====== SOURCE TEXT ======
[SPARK-56853] Improve PATH Tests#55866
Conversation
cloud-fan
left a comment
There was a problem hiding this comment.
This is a test-only PR closing coverage gaps in the SQL Standard PATH feature (SPARK-56489 et al.). Coverage is broad and the in-source claims that the tests reference (Analyzer.matchesFunctionName, lookupBuiltinOrTempFunction non-synchronization, BaseSessionStateBuilder.functionRegistry.clone(), generateViewProperties(captureNewPath = false), resolutionPathEntriesForAnalysis semantics) all hold up.
A few small consistency / accuracy items inline. None blocking.
======
## WORK TO DO:
• a. Reproduce verbatim the passage of the review comment between "This is a test-only" and "all hold up.", inclusive.
• b. In one to three sentences, explain what the pull request under review is meant to do, according to the review comment.
You can leave the listing aside, since nothing here depends on it.
====== MATERIAL SHOWN ======
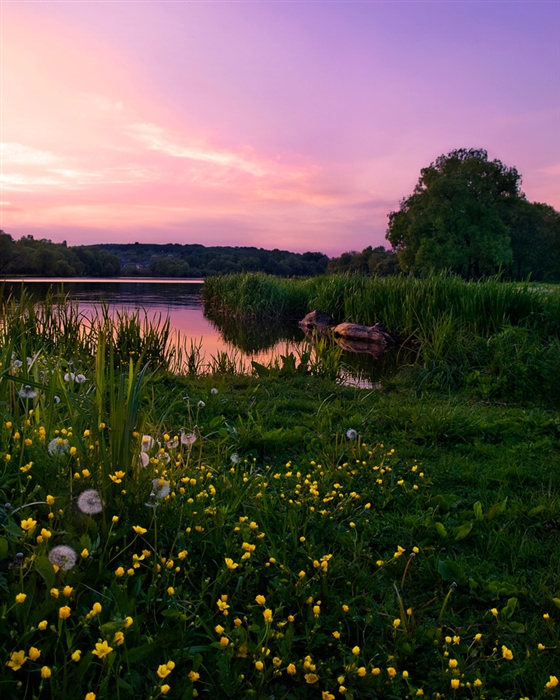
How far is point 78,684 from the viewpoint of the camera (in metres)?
======
====== MATERIAL SHOWN ======
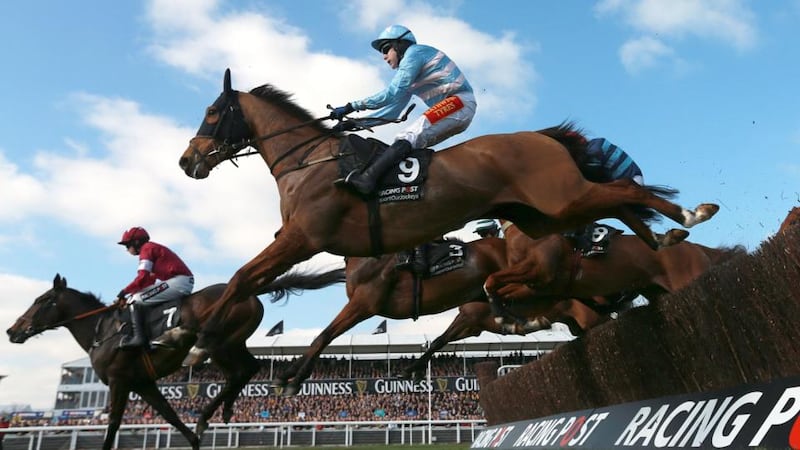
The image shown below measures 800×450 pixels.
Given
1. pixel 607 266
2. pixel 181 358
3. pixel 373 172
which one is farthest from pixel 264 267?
======
====== MATERIAL SHOWN ======
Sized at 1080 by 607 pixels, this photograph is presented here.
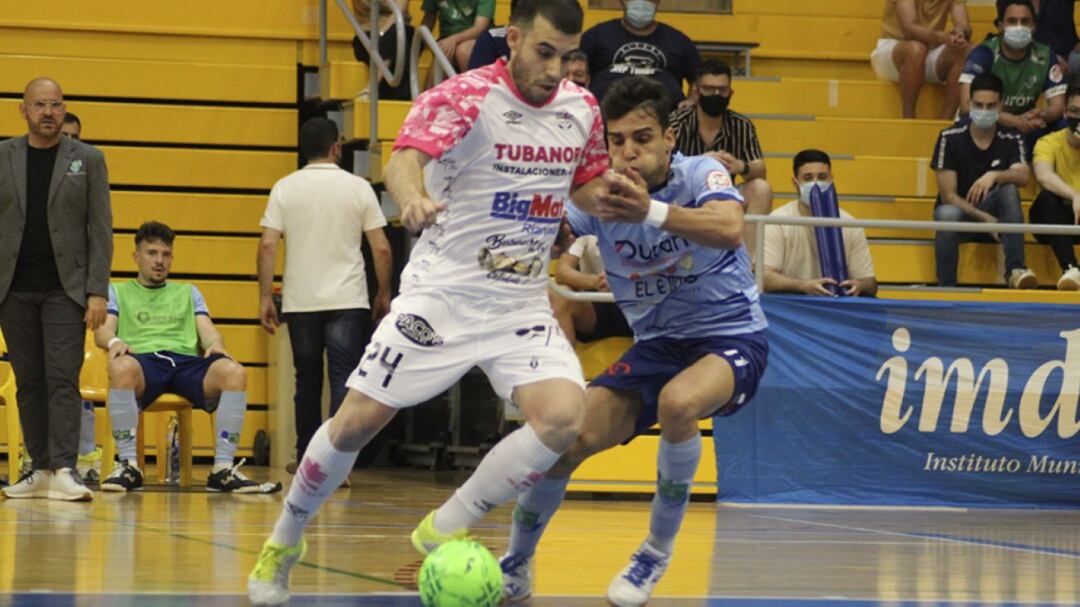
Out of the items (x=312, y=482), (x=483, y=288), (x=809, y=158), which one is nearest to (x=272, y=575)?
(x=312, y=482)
======
## LIST OF SOLUTIONS:
• a.
This is a test-only PR closing coverage gaps in the SQL Standard PATH feature (SPARK-56489 et al.). Coverage is broad and the in-source claims that the tests reference (Analyzer.matchesFunctionName, lookupBuiltinOrTempFunction non-synchronization, BaseSessionStateBuilder.functionRegistry.clone(), generateViewProperties(captureNewPath = false), resolutionPathEntriesForAnalysis semantics) all hold up.

• b. It is a test-only pull request that closes coverage gaps in the SQL Standard PATH feature (SPARK-56489 et al.). It adds tests rather than changing that feature's code.